Donald Trump, lors de son allocution télévisée à Washington, le 8 janvier. / Carolyn Kaster / AP

Editorial du « Monde ». « Chacun a droit à ses propres opinions, mais pas à ses propres faits. » La formule de l’ancien sénateur démocrate de New York Daniel Patrick Moynihan n’a cessé de résonner mardi 8 janvier, alors que Donald Trump prenait à témoin son pays à la télévision, campé dans le bureau Ovale. Le président des Etats-Unis avait choisi ce cadre solennel pour plaider une nouvelle fois en faveur du « mur » qu’il veut ériger sur la frontière avec le Mexique.

Cette volonté, à laquelle s’opposent les démocrates, a plongé un quart du gouvernement fédéral dans un shutdown, un blocage dont personne ne voit encore la fin à Washington. Avec un paradoxe saisissant : parmi les premiers concernés figurent ceux qui sont chargés d’assurer la sécurité à cette frontière.

Les arguments du président ont été avancés avec plus de gravité et de sobriété qu’au cours des semaines précédentes, sans pour autant masquer leurs faiblesses. Peut-on parler de « crise » à la frontière, comme il l’a fait, alors que les arrestations de sans-papiers, le meilleur marqueur des passages clandestins, sont parmi les plus faibles de ces vingt dernières années, même si elles sont reparties à la hausse au cours des derniers mois ?

Le vrai, l’incertain et le faux

Pourquoi s’obséder sur cette frontière, alors que la majorité des illégaux entrent aux Etats-Unis grâce à des visas obtenus en bonne et due forme, dont ils ne respectent pas ensuite la date d’expiration ? Pourquoi assurer, comme l’a encore fait le président mardi, qu’un « mur » porterait un coup d’arrêt décisif au trafic de drogue, alors que cette dernière chemine par les points d’accès légaux, noyée dans les flux de marchandises qui transitent vers les Etats-Unis ?

Depuis son élection, Donald Trump est parvenu à brouiller les lignes entre le vrai, l’incertain et le faux. Sa dénonciation récurrente de médias, assimilés en bloc à un « ennemi du peuple », a participé du même calcul, permettant selon lui de s’affranchir des faits au profit de slogans plus ­conformes à ses vœux, singulièrement sur l’immigration, présentée comme un péril existentiel.
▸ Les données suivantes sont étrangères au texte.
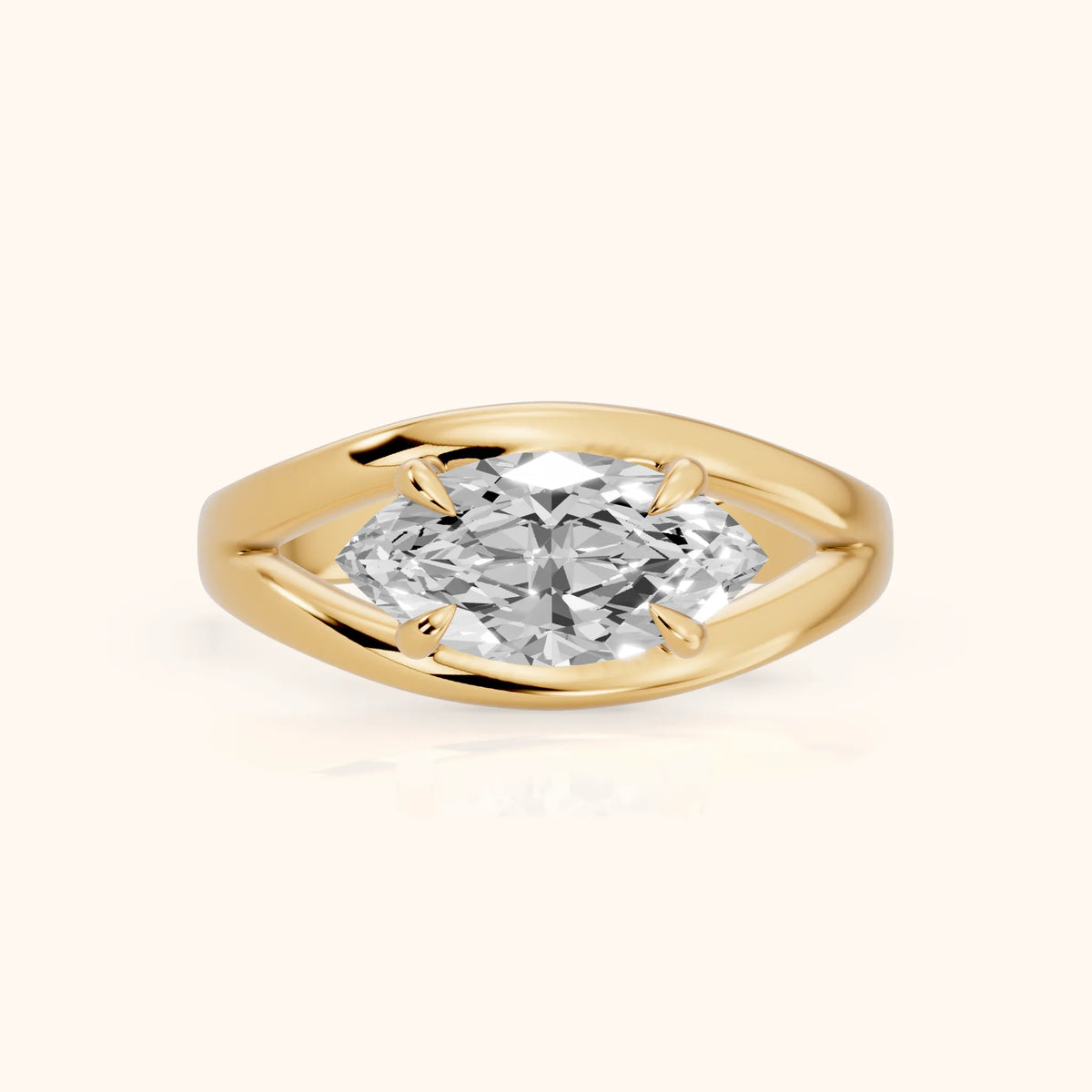 Madeleine Split Shank Marquise Diamond Engagement Ring in Yellow Gold - FrontView.webp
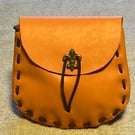 Peach Coloured Leather Medieval Style Pouch with Fleur de Lis Closure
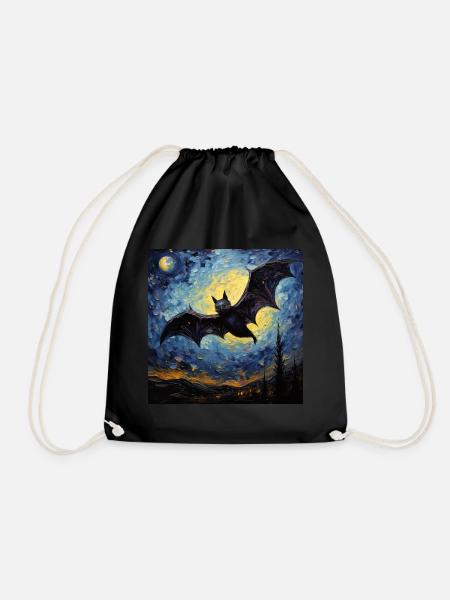 fledermaus, van gogh, sternennacht, tier - Turnbeutel - Schwarz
Ce projet, soutenu par quelques médias complaisants, se heurte cependant à une opiniâtre et incommode réalité. En dépit du matraquage présidentiel, une nette majorité d’Américains restent peu convaincus de la nécessité d’un ouvrage d’art qui ne serait certainement pas sans effets, mais dont le rapport entre les avantages et les coûts n’a jamais fait l’objet d’un débat. Parce qu’il reste avant tout une promesse de campagne non tenue, destinée uniquement à satisfaire une clientèle électorale.
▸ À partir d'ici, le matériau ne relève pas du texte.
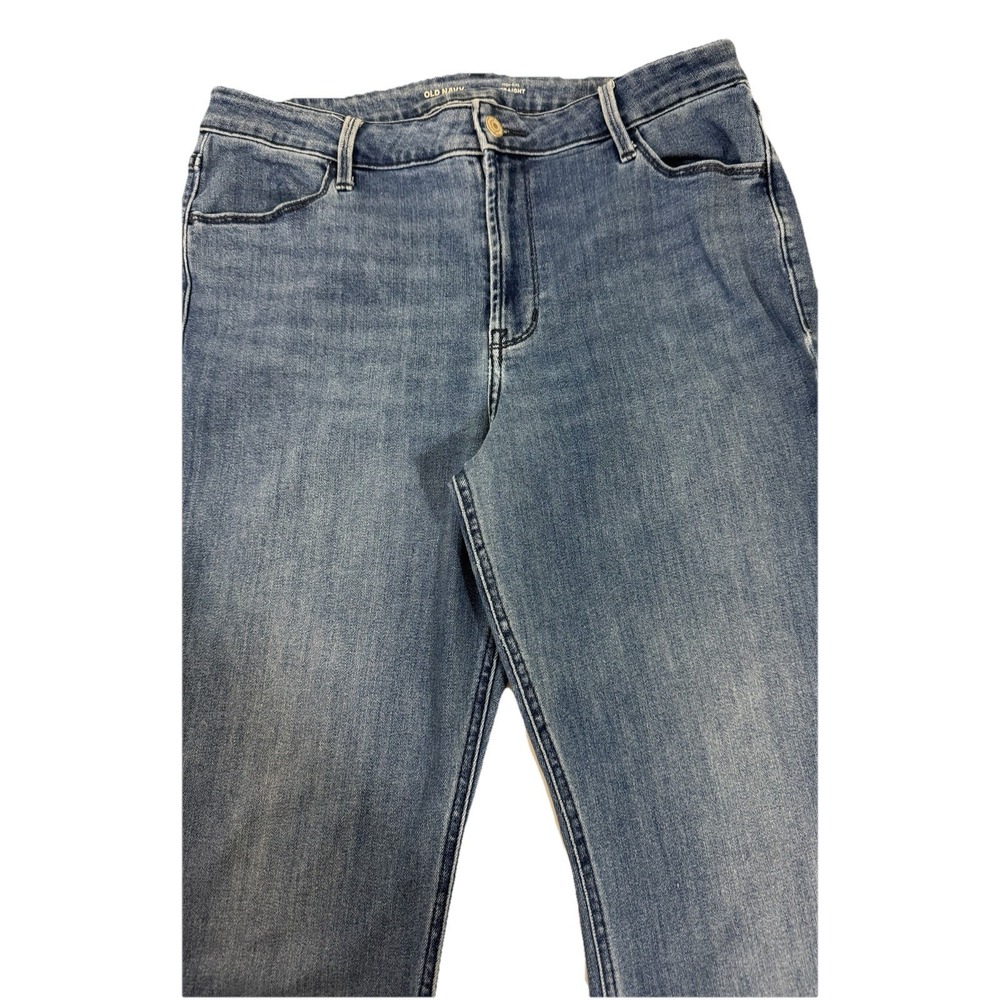 Old Navy Women High-Rise‎ O.G. Straight Blue Denim Jeans SIZE 12 - Picture 7 of 8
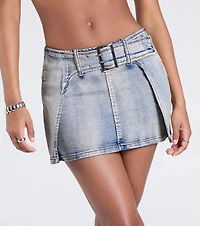 Such A Cinch Mid-Rise Belted Denim Skort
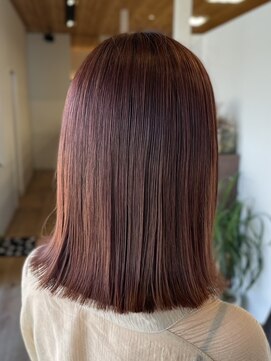 アパートメントヘアー コーラルピンクブリーチなしダブルカラー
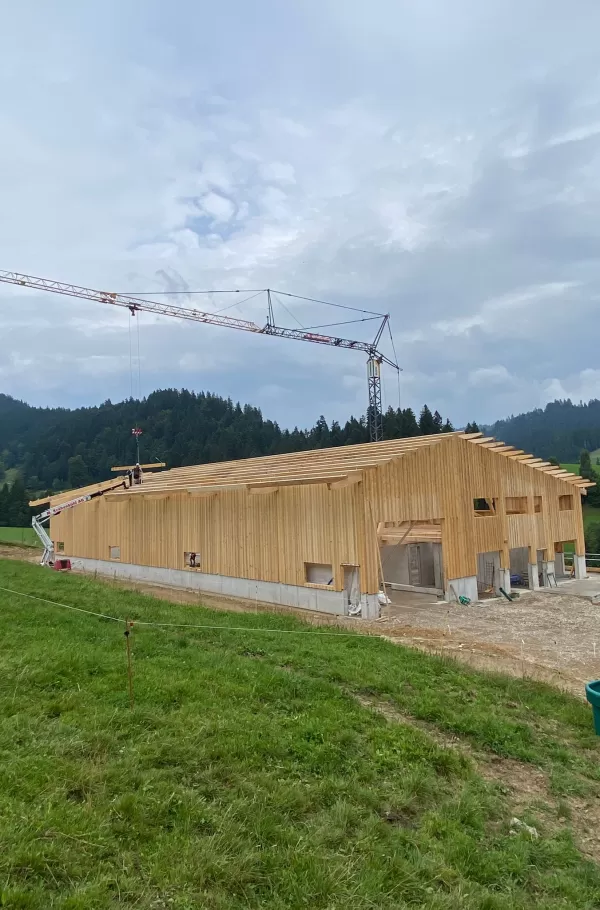 Ein großer Holzbau im Rohbau: Die Fassade aus vertikal angeordneten Holzbrettern steht bereits, das Dach wird mit Hilfe eines Baukrans und einer Hebebühne montiert. Im Hintergrund erheben sich Wälder und Hügel, die den Neubau in die Natur einbetten. Die Szene zeigt Handwerk, Präzision und nachhaltige Bauweise.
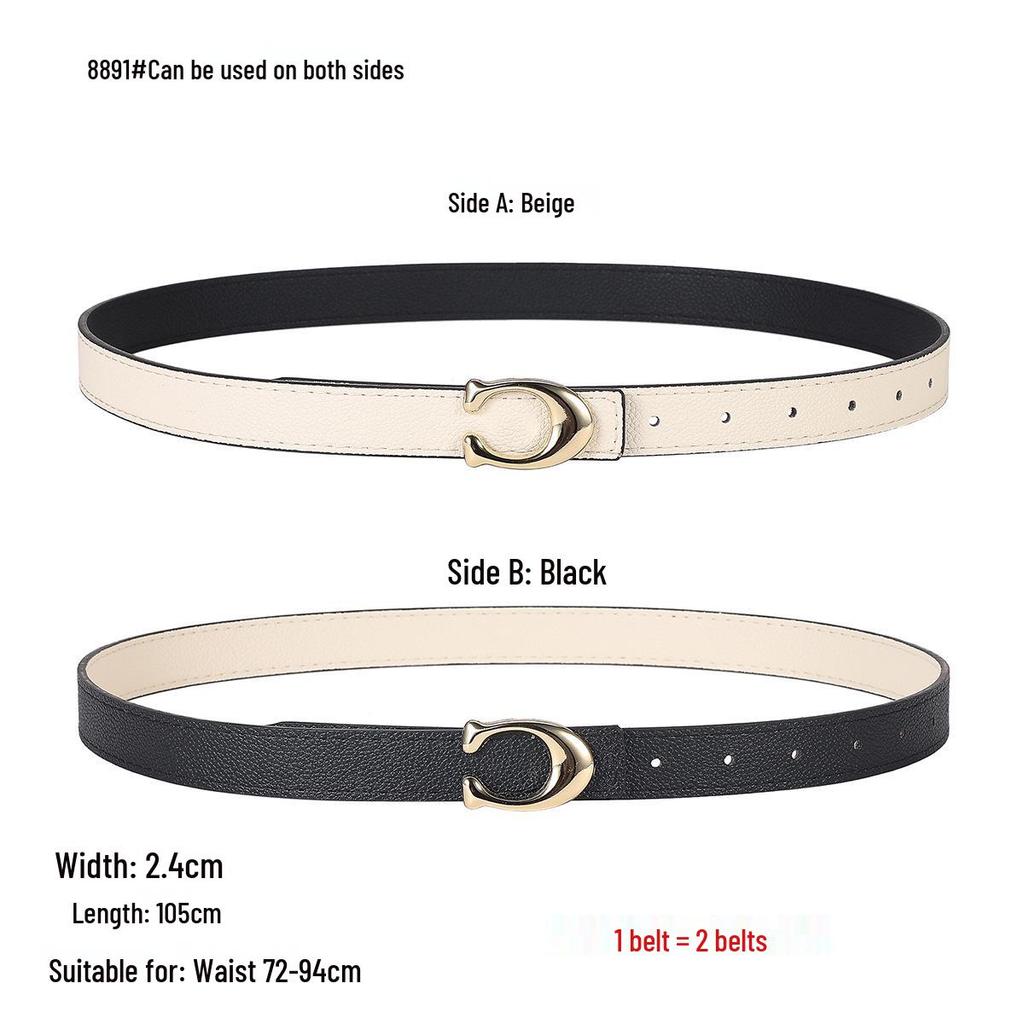 Smooth Buckle Black Lychee Grain Dual-Use Women's Leather Belt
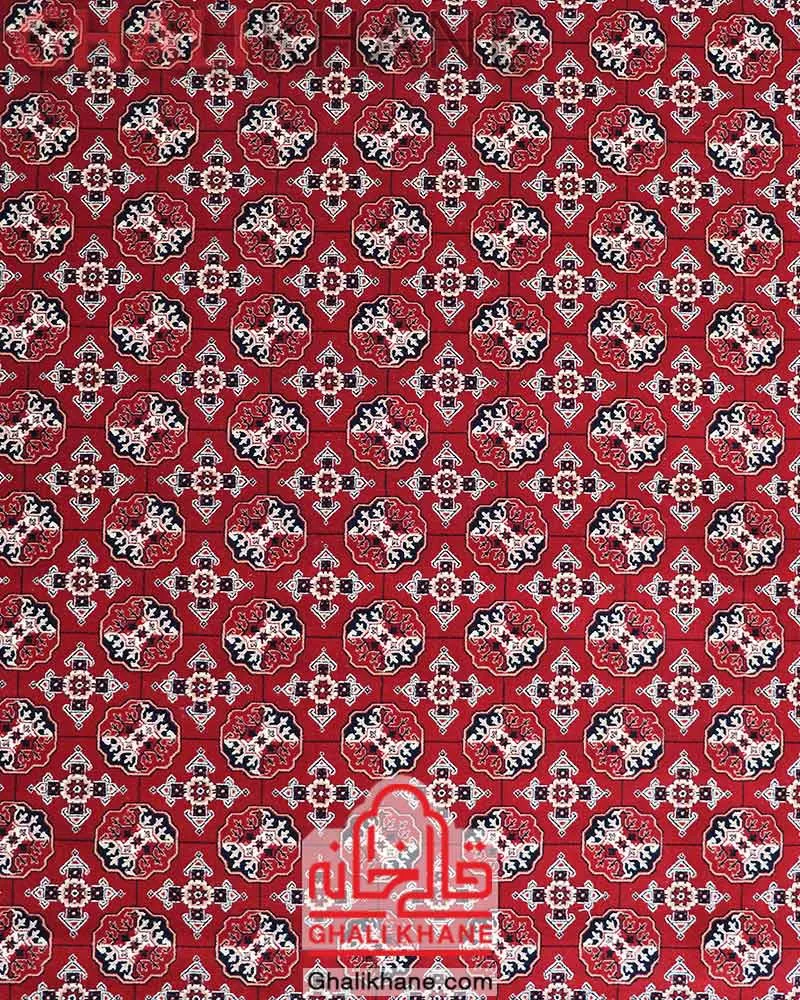 فرش ماشینی مشهد 700 شانه رنگ زمینه لاکی کد 871332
La fétichisation de ce « mur » n’épargne pas les démocrates, mais dans le sens opposé. En 2006, Barack Obama, Hillary Clinton et l’actuel chef de la minorité démocrate, Chuck Schumer, avaient voté au Sénat en faveur d’une clôture partielle sur cette même frontière, certes sans commune mesure avec l’ouvrage pharaonique envisagé par Donald Trump. Aujourd’hui, par leur opposition inflexible et la dénonciation d’un projet présenté comme « immoral », ils donnent de la substance à l’argument de Donald Trump selon lequel ils y sont opposés aujourd’hui uniquement parce que lui le défend.
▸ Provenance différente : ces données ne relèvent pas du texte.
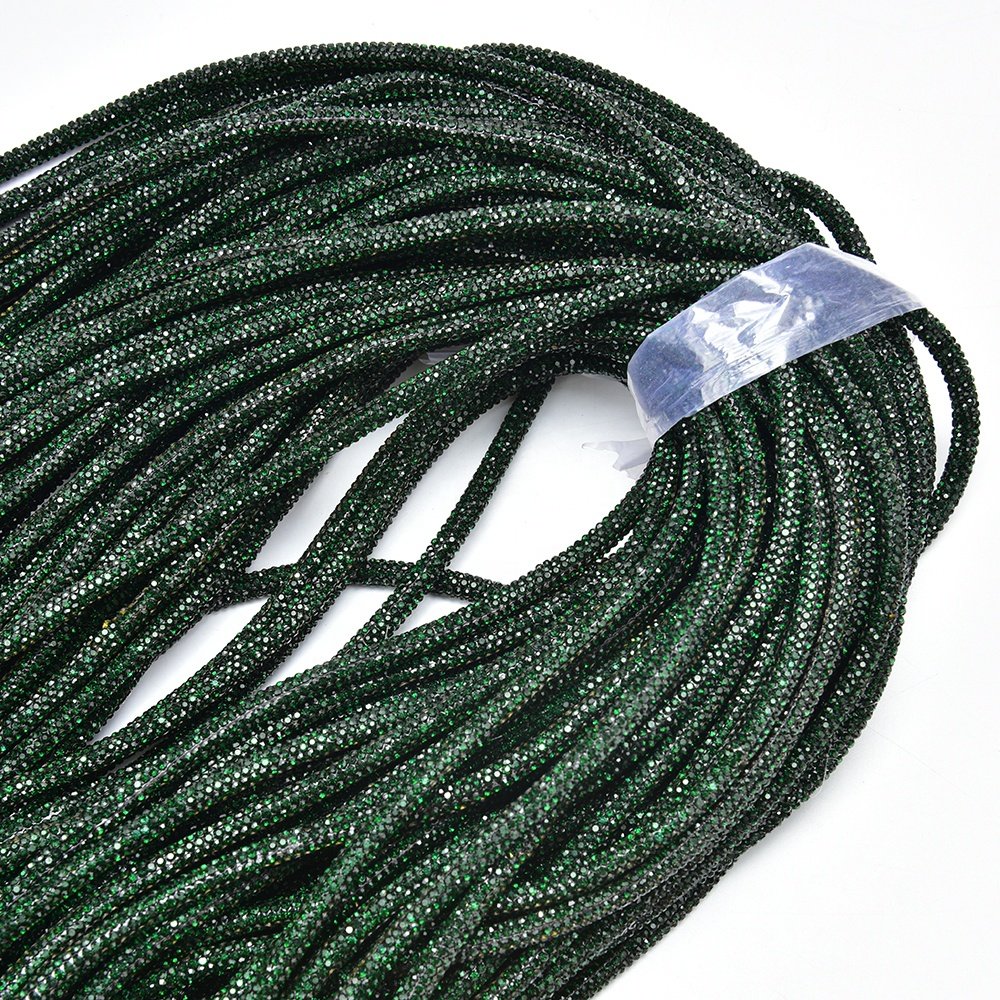 6mm Round Rhinestone Cord Glitter Glass Crystal Rope for Hoodies Sport Pants Garment Diamond Tube String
Les Etats-Unis pâtissent depuis des années de leur incapacité à discuter sereinement d’immigration. George W. Bush puis Barack Obama s’y sont essayés, en vain. Mais, loin d’apporter à Washington un talent de négociateur, leur successeur, champion autoproclamé des deals mais prompt à exciter les peurs, ne fait qu’enfoncer plus profondément son pays dans l’ornière.